=== TEXT PASSAGE ===
>> Start

A new report from local news medium 11 Alive revealed that the notorious ransomware had attacked the Administrative Offices of the Georgia Courts and knocked them offline.
According to the report, the malware was employed by hackers to disrupt a portion of the court system’s digital information infrastructure, as authorities had to take swift action to prevent the damage from getting worse after they found a note from the supposed attackers.
Ransomware
Citing a statement from Administrative Office of the Court’s spokesman Bruce Shaw, the news outlet reports that the state agency’s IT department has taken down the entire network and are currently meeting with external agencies to determine the severity of the attack and work out a solution.
While Shaw was unable to confirm why the court system was targeted, he did confirm that as of now, the Ransomware attack didn’t yield in any private information loss. However, given that the network is still down, Georgia citizens who would like to file court documents or deal with legal issues online would now have to go to the courts and address their cases in person.

Government Institutions are under Siege

The current incident marks yet another case in the extending thread of instances where government and public institutions across the United States are being targeted in ransomware attacks.
Just last month, the Riviera Beach City Council in Florida made $600,000 in ransom payments to hackers who overhauled their entire computer network. As part of the attack, the hackers took control of the City Council’s Email network system and blocked out all 911 dispatchers, preventing them from entering calls into their computers.

>> End

=== DATASET ENTRIES ===
>> Start

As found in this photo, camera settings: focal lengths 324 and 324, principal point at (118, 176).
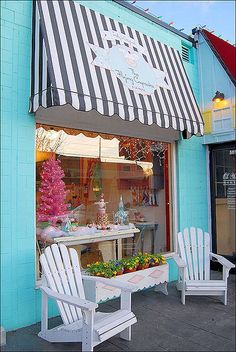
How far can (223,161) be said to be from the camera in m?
6.67

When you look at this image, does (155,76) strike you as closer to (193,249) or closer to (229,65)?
(229,65)

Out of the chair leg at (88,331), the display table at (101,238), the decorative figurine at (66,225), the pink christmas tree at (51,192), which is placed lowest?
the chair leg at (88,331)

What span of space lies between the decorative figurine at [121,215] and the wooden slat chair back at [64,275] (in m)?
1.77

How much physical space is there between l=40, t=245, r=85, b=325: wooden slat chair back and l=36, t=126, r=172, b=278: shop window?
2.26 feet

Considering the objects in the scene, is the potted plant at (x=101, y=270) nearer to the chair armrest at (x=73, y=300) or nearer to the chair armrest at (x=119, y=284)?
the chair armrest at (x=119, y=284)

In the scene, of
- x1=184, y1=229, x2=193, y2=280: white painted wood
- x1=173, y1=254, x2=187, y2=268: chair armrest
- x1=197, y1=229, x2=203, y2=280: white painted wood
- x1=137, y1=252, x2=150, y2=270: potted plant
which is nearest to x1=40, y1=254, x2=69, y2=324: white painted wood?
x1=137, y1=252, x2=150, y2=270: potted plant

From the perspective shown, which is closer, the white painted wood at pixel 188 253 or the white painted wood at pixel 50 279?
the white painted wood at pixel 50 279

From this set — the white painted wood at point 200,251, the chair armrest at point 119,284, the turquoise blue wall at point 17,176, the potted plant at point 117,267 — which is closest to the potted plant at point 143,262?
the potted plant at point 117,267

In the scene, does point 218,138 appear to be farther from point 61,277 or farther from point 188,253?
point 61,277

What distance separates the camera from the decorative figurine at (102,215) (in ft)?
17.5

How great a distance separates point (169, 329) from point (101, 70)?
3367mm

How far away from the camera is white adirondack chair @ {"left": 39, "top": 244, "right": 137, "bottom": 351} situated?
9.84 feet

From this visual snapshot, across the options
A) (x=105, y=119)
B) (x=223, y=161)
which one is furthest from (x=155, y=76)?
(x=223, y=161)

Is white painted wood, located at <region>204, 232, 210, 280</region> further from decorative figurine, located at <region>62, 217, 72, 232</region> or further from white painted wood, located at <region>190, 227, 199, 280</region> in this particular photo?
decorative figurine, located at <region>62, 217, 72, 232</region>
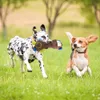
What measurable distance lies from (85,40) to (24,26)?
38.5 meters

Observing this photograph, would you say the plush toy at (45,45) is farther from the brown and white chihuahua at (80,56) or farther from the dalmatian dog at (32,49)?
the brown and white chihuahua at (80,56)

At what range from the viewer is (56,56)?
21.4 m

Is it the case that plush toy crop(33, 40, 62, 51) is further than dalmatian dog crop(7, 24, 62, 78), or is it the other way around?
dalmatian dog crop(7, 24, 62, 78)

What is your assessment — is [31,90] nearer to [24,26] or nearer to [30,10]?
[24,26]

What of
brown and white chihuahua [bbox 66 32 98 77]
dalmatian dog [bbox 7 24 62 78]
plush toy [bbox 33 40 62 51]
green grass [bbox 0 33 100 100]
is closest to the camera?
green grass [bbox 0 33 100 100]

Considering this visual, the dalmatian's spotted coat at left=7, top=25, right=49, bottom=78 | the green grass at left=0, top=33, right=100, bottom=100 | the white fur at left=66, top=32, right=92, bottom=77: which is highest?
the dalmatian's spotted coat at left=7, top=25, right=49, bottom=78

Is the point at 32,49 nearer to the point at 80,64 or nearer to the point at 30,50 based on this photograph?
the point at 30,50

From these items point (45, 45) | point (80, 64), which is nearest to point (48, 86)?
point (45, 45)

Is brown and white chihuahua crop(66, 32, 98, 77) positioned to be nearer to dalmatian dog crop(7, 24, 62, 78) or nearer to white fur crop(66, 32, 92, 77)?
white fur crop(66, 32, 92, 77)

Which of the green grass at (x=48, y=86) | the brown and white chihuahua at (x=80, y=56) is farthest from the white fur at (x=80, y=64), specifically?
the green grass at (x=48, y=86)

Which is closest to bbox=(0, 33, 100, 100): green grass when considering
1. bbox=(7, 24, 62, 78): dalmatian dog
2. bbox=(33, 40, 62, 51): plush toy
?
bbox=(7, 24, 62, 78): dalmatian dog

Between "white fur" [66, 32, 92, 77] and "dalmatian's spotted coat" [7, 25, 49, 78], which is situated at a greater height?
"dalmatian's spotted coat" [7, 25, 49, 78]

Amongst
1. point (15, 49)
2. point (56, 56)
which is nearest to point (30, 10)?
point (56, 56)

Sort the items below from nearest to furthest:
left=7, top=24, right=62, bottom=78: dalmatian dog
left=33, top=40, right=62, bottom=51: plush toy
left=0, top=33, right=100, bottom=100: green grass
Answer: left=0, top=33, right=100, bottom=100: green grass < left=33, top=40, right=62, bottom=51: plush toy < left=7, top=24, right=62, bottom=78: dalmatian dog
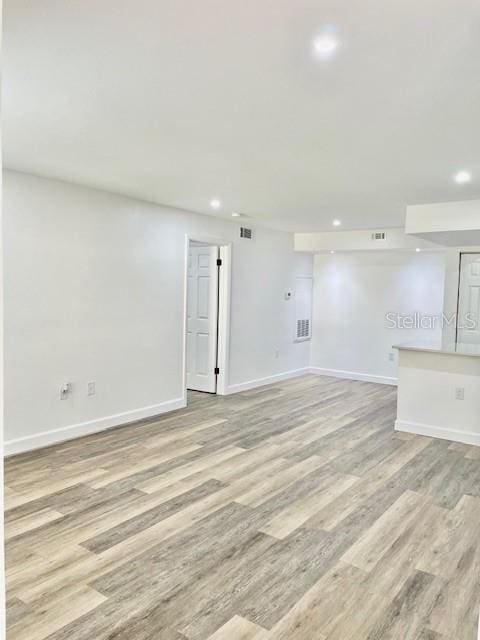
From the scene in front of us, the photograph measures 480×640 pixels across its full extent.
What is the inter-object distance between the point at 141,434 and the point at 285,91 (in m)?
3.41

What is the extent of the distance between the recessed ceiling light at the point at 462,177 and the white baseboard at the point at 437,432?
7.77ft

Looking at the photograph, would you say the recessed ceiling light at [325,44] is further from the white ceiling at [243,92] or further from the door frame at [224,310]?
the door frame at [224,310]

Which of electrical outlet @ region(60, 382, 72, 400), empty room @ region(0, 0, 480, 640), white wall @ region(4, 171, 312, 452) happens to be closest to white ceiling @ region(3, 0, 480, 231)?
empty room @ region(0, 0, 480, 640)

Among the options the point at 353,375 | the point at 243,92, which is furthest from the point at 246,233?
the point at 243,92

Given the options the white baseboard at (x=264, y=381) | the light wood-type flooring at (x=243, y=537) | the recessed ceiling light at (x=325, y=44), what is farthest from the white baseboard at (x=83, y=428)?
the recessed ceiling light at (x=325, y=44)

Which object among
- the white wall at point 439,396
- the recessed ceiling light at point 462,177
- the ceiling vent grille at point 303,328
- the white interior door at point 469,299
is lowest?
the white wall at point 439,396

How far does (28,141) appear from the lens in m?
3.00

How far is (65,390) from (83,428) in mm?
435

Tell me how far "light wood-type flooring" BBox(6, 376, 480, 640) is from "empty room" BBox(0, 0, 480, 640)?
2 centimetres

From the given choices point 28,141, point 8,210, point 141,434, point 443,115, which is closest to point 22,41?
point 28,141

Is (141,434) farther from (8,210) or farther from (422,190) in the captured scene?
(422,190)

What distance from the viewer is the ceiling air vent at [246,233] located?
632 cm

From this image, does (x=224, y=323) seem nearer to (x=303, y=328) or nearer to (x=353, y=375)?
(x=303, y=328)

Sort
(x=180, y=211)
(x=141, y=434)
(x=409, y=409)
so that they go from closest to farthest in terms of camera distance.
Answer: (x=141, y=434)
(x=409, y=409)
(x=180, y=211)
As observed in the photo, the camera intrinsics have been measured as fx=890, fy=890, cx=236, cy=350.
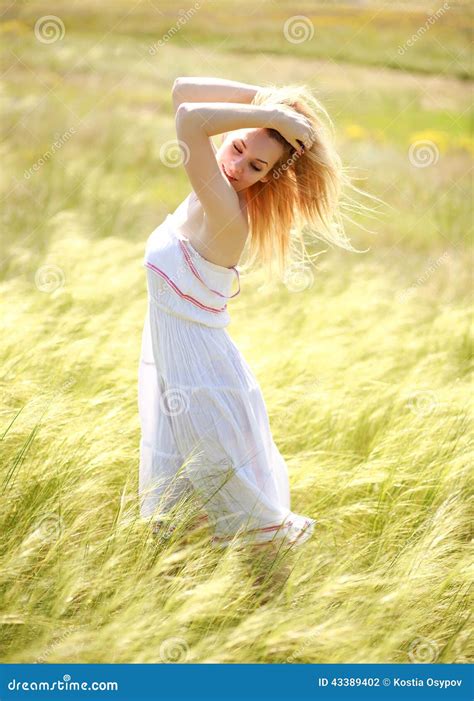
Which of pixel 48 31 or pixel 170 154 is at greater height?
pixel 48 31

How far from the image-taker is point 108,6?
24.1 metres

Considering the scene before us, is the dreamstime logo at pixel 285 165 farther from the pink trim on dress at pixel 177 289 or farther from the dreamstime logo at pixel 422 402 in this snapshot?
the dreamstime logo at pixel 422 402

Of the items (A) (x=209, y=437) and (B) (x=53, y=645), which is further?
(A) (x=209, y=437)

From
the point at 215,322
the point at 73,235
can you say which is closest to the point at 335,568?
the point at 215,322

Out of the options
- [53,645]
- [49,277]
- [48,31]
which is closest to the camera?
[53,645]

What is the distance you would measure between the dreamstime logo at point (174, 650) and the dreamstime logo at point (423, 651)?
0.70 m

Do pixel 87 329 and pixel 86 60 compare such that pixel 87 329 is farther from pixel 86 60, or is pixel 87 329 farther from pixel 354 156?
pixel 86 60

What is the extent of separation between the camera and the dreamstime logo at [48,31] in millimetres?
14881

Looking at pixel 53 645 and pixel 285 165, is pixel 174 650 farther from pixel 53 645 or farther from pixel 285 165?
pixel 285 165

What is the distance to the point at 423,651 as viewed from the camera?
105 inches

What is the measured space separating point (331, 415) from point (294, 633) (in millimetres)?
1397

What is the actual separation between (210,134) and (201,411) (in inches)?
34.9
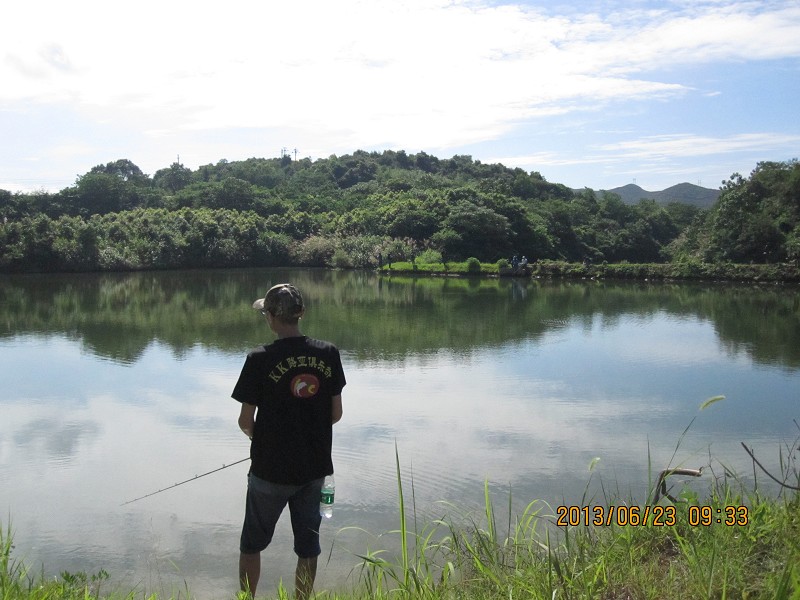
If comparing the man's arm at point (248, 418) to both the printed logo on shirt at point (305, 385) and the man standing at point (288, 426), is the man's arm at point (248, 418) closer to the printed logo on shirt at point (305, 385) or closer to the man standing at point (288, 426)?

>> End

=== PROBLEMS TO WORK ON ===
A. In the Georgia courts ransomware article, how much did the Riviera Beach City Council pay in ransom?
B. Please carry on the Georgia courts ransomware article from where it stops.
The data above comes from a separate source.

=== EXPECTED OUTPUTS ===
A. $600,000

B.
According to multiple reports, the attackers sent a city employee an Email containing their malware. Upon opening it, the employee unwittingly gave the malware access to the city’s network, and hackers were all too happy with wreaking havoc. The City Council eventually held an emergency meeting and unanimously voted to yield to the hacker’s demands, wiring a $600,000 payment in the process.
However, the most vicious ransomware attack in the past few years would have to be the SamSam attack on the city of Atlanta. Back in March 2018, the city dealt with the ransomware attack for weeks, as 5 of its 13 local governments were reportedly disrupted. The attack affected residents and government institutions like the courts and the police. Normalcy only returned after the city paid the criminals $50,000 as ransom.

SamSam is Cashing Out

SamSam is ransomware on another level, known for its brutal efficiency. Unlike all other ransomware which spread through scams or phishing schemes that requires an unsuspecting victim to launch the malware on a single computer (thus starting a cascade of reactions that lead to a full-blown attack on a network), SamSam’s modus operandi is methodological.
The ransomware checks for potential vulnerabilities (such as weak passwords or sub-standard security measures) in the target’s systems, then uses mechanisms like password discovery tools to completely overhaul the network. So, while other ransomware relies on clever tactics or social engineering to work, SamSam simply spots weaknesses on a network and finds ways to exploit them.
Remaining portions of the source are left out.